::: Supplied material

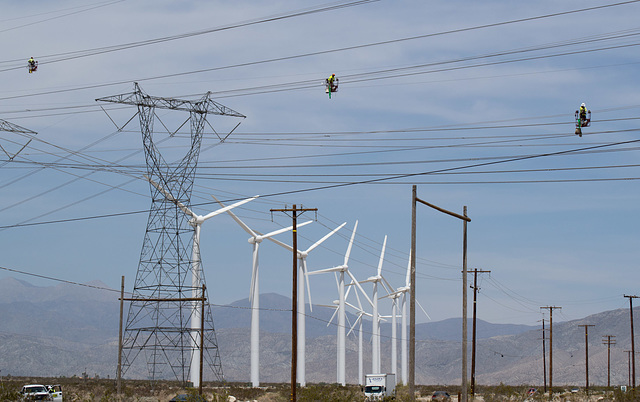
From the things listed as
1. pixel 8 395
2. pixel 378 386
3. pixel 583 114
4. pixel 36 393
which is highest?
pixel 583 114

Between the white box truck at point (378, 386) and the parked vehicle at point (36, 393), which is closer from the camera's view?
the parked vehicle at point (36, 393)

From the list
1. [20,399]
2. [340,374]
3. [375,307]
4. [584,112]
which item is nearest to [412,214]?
[584,112]

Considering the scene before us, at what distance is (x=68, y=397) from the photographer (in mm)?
65125

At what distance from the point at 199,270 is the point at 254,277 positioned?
8068 millimetres

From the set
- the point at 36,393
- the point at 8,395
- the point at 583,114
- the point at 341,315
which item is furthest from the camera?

::::::

> [Work instructions]
Restate every record exactly, please; do not copy the pictures.

> [The completed task]
From the things listed as
1. pixel 8 395
2. pixel 378 386
3. pixel 583 114
4. pixel 36 393
which is highest?
pixel 583 114

Between the white box truck at point (378, 386) and the parked vehicle at point (36, 393), which is closer from the camera's view?
the parked vehicle at point (36, 393)

From the list
1. [20,399]
2. [340,374]
3. [375,307]
4. [584,112]
which item is nearest to [412,214]?
[584,112]

Considering the scene before us, at what distance is (x=68, y=397) from the photographer (in mm)?
65125

At what distance from the point at 199,270 is the point at 254,277 positioned?
8068 millimetres

From the set
- the point at 36,393
- the point at 8,395
- the point at 583,114
- the point at 341,315
which item is furthest from the camera?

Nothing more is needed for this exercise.